** begin **
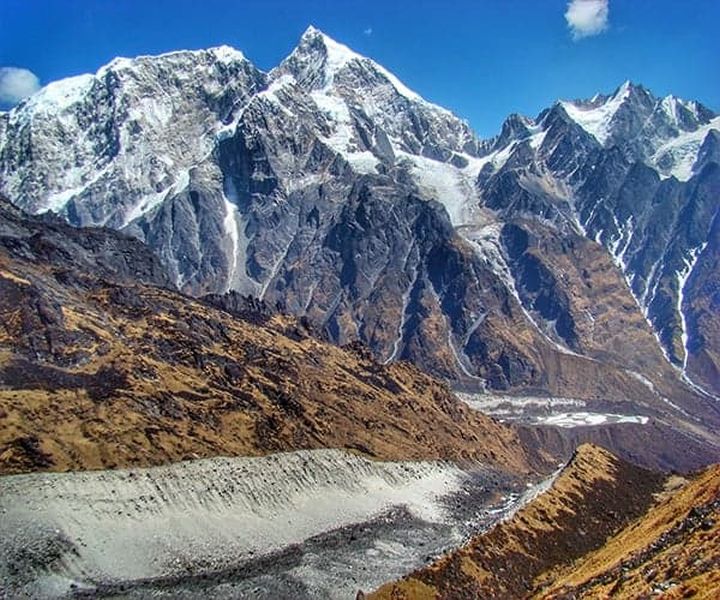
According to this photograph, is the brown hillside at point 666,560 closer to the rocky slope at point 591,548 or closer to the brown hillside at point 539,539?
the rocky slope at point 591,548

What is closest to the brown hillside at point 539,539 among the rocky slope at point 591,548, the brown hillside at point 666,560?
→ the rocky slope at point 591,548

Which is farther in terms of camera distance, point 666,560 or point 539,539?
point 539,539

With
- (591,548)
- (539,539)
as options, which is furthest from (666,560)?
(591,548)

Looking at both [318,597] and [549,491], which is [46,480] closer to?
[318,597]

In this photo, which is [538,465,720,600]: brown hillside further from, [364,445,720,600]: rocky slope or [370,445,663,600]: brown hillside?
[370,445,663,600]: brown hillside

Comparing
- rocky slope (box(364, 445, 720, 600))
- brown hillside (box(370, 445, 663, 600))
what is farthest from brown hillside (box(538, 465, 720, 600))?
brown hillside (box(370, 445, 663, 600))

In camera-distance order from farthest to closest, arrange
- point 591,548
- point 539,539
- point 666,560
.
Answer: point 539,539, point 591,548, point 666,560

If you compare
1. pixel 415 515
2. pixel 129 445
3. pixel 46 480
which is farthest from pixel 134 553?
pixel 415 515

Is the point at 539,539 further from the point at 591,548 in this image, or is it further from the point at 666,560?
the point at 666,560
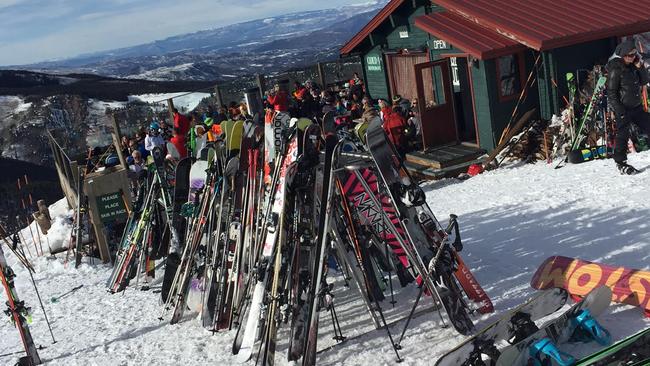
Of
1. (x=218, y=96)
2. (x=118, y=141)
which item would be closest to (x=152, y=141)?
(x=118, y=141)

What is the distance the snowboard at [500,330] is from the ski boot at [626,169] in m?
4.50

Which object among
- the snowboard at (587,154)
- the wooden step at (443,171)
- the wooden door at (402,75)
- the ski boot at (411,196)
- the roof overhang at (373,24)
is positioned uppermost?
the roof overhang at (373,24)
** end **
** begin **
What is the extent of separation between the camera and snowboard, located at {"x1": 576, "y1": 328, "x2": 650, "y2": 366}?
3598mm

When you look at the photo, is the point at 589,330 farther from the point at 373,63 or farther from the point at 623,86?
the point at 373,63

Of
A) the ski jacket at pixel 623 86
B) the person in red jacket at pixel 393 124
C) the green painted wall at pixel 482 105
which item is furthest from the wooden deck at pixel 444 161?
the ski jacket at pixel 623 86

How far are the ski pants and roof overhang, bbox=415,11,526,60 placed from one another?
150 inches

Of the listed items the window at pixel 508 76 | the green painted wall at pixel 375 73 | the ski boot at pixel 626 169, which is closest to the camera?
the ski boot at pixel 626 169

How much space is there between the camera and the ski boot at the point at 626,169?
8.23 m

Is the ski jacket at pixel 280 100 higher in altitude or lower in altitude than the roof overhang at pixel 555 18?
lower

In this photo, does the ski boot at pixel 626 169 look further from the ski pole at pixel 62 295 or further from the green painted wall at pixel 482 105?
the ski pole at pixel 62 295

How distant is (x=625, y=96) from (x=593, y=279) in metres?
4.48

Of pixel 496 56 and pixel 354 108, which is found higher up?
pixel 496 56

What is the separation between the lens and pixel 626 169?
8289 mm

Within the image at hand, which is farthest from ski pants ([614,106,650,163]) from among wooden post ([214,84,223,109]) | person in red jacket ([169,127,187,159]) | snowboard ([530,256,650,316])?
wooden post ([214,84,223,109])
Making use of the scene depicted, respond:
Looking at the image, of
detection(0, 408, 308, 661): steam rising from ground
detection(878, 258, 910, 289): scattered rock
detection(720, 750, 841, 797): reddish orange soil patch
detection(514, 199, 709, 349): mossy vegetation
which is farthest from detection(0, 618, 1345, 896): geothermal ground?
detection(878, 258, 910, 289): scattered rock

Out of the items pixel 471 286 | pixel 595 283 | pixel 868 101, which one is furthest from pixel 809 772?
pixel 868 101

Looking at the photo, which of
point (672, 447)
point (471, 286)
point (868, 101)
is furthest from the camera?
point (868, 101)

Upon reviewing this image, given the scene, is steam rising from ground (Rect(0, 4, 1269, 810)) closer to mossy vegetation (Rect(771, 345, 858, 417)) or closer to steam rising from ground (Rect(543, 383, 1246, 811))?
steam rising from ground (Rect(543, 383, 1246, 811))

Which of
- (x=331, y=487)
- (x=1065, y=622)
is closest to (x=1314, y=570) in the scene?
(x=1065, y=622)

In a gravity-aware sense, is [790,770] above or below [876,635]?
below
** end **
_Short exercise_
Copy out each line of the records above that contains the word "furthest".

_Task result_
as options, which is furthest from (666,560)?
which item is furthest from the wooden deck at pixel 444 161?
Out of the items pixel 471 286 | pixel 595 283 | pixel 868 101, which one is furthest from pixel 809 772?
is furthest from the camera?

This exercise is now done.